● LISTED ENTRIES
══════
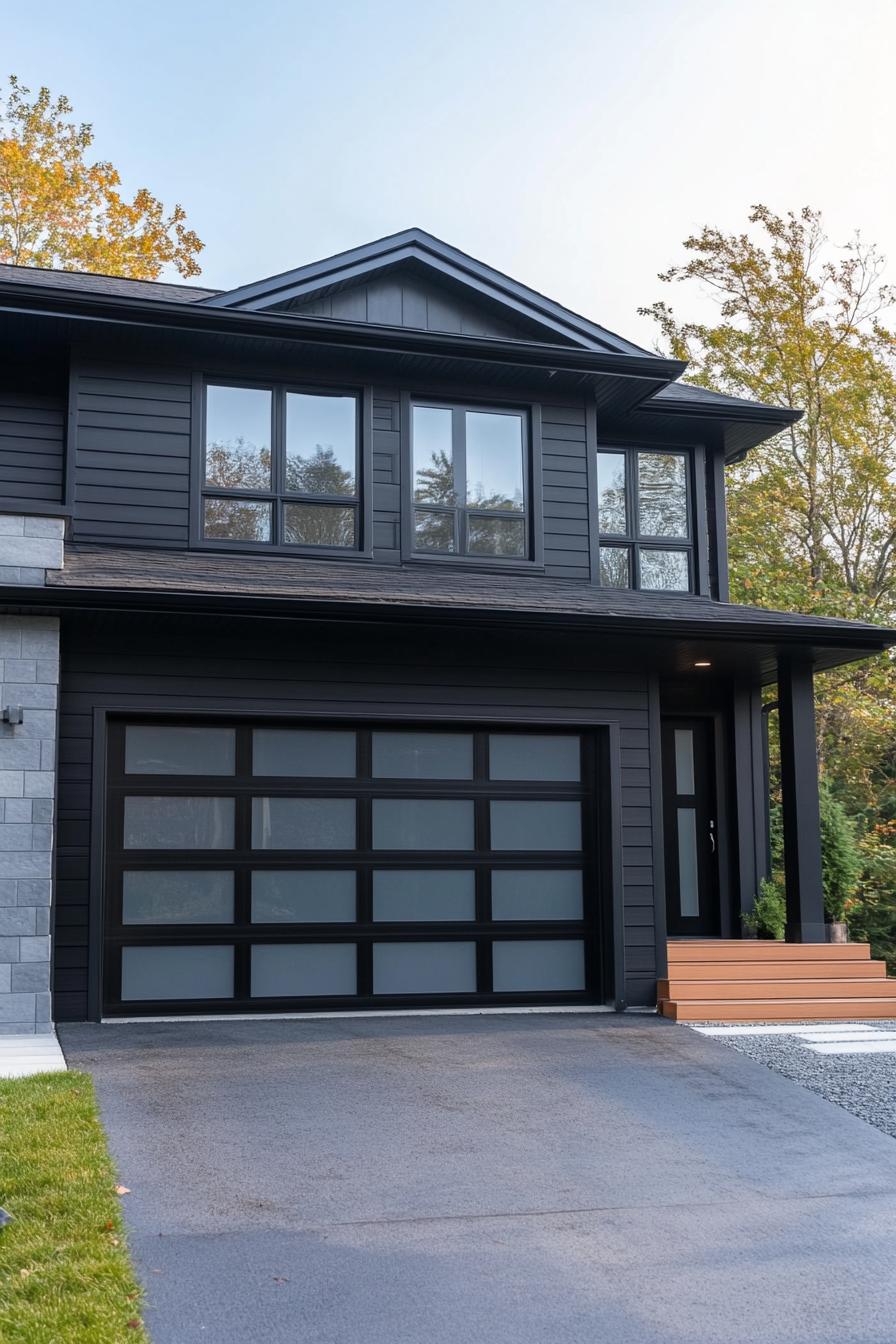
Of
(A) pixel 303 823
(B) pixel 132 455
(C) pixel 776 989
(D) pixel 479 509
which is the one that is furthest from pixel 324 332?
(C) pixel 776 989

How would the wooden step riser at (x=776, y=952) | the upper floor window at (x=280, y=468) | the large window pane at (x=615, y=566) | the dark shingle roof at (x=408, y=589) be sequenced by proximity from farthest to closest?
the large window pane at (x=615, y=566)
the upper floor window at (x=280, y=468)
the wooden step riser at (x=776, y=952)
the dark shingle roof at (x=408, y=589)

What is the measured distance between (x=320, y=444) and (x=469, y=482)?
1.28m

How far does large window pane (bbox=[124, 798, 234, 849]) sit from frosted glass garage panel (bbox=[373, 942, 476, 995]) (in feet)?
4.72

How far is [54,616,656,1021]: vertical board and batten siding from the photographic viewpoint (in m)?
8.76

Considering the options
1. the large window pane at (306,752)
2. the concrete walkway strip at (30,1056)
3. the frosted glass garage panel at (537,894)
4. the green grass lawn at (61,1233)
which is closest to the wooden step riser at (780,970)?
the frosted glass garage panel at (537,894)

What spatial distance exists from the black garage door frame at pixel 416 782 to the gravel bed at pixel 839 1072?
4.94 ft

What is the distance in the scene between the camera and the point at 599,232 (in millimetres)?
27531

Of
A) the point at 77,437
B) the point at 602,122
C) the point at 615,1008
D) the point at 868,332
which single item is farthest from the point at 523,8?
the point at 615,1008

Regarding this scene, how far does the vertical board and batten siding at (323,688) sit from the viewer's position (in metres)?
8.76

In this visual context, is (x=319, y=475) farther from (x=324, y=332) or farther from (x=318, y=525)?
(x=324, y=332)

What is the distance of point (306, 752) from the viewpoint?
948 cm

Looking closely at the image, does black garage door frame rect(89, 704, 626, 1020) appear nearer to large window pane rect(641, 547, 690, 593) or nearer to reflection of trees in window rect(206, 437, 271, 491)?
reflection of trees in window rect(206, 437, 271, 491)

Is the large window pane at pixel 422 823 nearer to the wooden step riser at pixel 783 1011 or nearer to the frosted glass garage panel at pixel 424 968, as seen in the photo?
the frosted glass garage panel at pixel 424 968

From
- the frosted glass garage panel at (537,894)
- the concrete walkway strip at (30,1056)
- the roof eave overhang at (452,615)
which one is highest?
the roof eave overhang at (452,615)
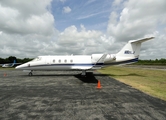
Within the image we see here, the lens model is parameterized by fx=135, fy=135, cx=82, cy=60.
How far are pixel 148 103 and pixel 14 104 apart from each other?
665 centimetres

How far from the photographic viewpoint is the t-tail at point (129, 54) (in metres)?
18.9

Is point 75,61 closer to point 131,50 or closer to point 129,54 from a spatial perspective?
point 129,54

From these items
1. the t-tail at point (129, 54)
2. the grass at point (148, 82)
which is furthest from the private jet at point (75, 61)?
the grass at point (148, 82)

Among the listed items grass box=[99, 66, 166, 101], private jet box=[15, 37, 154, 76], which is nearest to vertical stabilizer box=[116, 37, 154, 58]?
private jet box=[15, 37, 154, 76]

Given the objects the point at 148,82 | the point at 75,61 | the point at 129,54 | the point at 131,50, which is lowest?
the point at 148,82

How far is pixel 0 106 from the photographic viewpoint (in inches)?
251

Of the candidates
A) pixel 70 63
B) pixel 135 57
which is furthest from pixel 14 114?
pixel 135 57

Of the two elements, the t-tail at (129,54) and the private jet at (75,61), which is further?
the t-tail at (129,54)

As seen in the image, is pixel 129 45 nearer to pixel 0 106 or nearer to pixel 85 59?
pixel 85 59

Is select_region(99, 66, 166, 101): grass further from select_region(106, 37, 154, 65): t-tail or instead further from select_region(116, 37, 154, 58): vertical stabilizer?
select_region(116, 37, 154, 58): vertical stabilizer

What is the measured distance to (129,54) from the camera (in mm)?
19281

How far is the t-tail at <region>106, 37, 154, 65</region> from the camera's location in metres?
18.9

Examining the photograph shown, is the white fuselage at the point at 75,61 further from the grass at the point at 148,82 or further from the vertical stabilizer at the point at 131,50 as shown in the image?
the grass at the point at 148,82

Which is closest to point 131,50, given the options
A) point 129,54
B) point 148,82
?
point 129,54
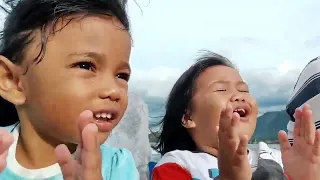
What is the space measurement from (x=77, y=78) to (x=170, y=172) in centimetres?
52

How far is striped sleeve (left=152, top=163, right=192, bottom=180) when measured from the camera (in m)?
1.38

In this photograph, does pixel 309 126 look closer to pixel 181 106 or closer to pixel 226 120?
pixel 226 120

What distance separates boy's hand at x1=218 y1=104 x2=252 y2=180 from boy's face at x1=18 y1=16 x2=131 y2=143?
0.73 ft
══════
● THE TASK
None of the pictures should appear; repeat the records exactly otherwise.

● ANSWER TO THE TASK
Of
(A) pixel 303 823
(B) pixel 132 455
(C) pixel 776 989
(D) pixel 479 509
which is the one that is furthest from pixel 324 332?
(C) pixel 776 989

How would the wooden step riser at (x=776, y=952) | the upper floor window at (x=280, y=468) | the large window pane at (x=615, y=566) | the dark shingle roof at (x=408, y=589) be sequenced by proximity from farthest to closest?
the large window pane at (x=615, y=566)
the upper floor window at (x=280, y=468)
the wooden step riser at (x=776, y=952)
the dark shingle roof at (x=408, y=589)

What is the measured distance between (x=320, y=444) and (x=469, y=482)?
1.28m

How far does large window pane (bbox=[124, 798, 234, 849]) sit from frosted glass garage panel (bbox=[373, 942, 476, 995]) (in feet)?
4.72

How far is [54,616,656,1021]: vertical board and batten siding from the photographic viewpoint (in m)?
8.76

Considering the options
1. the large window pane at (306,752)
2. the concrete walkway strip at (30,1056)
3. the frosted glass garage panel at (537,894)
4. the green grass lawn at (61,1233)
which is closest to the wooden step riser at (780,970)?
the frosted glass garage panel at (537,894)

What spatial distance exists from the black garage door frame at pixel 416 782 to the gravel bed at pixel 839 1072?
4.94 ft

What is the distance in the scene between the camera and the point at 599,232 (in millimetres)?
27531

Of
A) the point at 77,437
B) the point at 602,122
C) the point at 615,1008
D) the point at 868,332
which single item is farthest from the point at 523,8?
the point at 615,1008

Regarding this scene, how far does the vertical board and batten siding at (323,688) sit from the viewer's position (in metres)?
8.76

In this visual context, is (x=319, y=475) farther from (x=324, y=332) or farther from (x=318, y=525)?
(x=324, y=332)

What is the distance of point (306, 752) from the viewpoint?
948 cm

Looking closely at the image, does black garage door frame rect(89, 704, 626, 1020) appear nearer to large window pane rect(641, 547, 690, 593) or nearer to reflection of trees in window rect(206, 437, 271, 491)?
reflection of trees in window rect(206, 437, 271, 491)

Is the large window pane at pixel 422 823 nearer to the wooden step riser at pixel 783 1011 or nearer to the frosted glass garage panel at pixel 424 968, as seen in the photo?
the frosted glass garage panel at pixel 424 968

From
- the frosted glass garage panel at (537,894)
- the concrete walkway strip at (30,1056)
- the roof eave overhang at (452,615)
which one is highest?
the roof eave overhang at (452,615)
Within the image we see here, the lens model is parameterized by fx=135, fy=135, cx=82, cy=60.
How far are pixel 148 103 and pixel 14 104 apart from each other?
665 centimetres

How far from the photographic viewpoint is the t-tail at point (129, 54) (in metres)?
18.9

Is point 75,61 closer to point 131,50 or closer to point 129,54 from a spatial perspective?
point 129,54

From these items
1. the t-tail at point (129, 54)
2. the grass at point (148, 82)
which is furthest from the private jet at point (75, 61)?
the grass at point (148, 82)

Among the listed items grass box=[99, 66, 166, 101], private jet box=[15, 37, 154, 76], which is nearest to vertical stabilizer box=[116, 37, 154, 58]?
private jet box=[15, 37, 154, 76]

Given the objects the point at 148,82 | the point at 75,61 | the point at 129,54 | the point at 131,50, which is lowest?
the point at 148,82

How far is pixel 0 106 from the photographic viewpoint (in inches)?
251

Of the candidates
A) pixel 70 63
B) pixel 135 57
which is furthest from pixel 14 114?
pixel 135 57

Of the two elements, the t-tail at (129,54) and the private jet at (75,61), which is further?
the t-tail at (129,54)

As seen in the image, is pixel 129 45 nearer to pixel 0 106 or nearer to pixel 85 59?
pixel 85 59

Is select_region(99, 66, 166, 101): grass further from select_region(106, 37, 154, 65): t-tail or instead further from select_region(116, 37, 154, 58): vertical stabilizer?
select_region(116, 37, 154, 58): vertical stabilizer

What is the measured distance to (129,54) from the camera (in mm)?
19281

How far is the t-tail at <region>106, 37, 154, 65</region> from the camera's location in metres?
18.9

Examining the photograph shown, is the white fuselage at the point at 75,61 further from the grass at the point at 148,82 or further from the vertical stabilizer at the point at 131,50 as shown in the image?
the grass at the point at 148,82

Which is closest to point 131,50, given the options
A) point 129,54
B) point 148,82
?
point 129,54
What is the space measurement from (x=77, y=78) to (x=170, y=172) in centimetres?
52

How far is striped sleeve (left=152, top=163, right=192, bottom=180) when measured from the camera (in m)?
1.38

In this photograph, does pixel 309 126 look closer to pixel 181 106 or closer to pixel 226 120?
pixel 226 120

What distance separates boy's hand at x1=218 y1=104 x2=252 y2=180 from boy's face at x1=18 y1=16 x2=131 y2=143?
0.73 ft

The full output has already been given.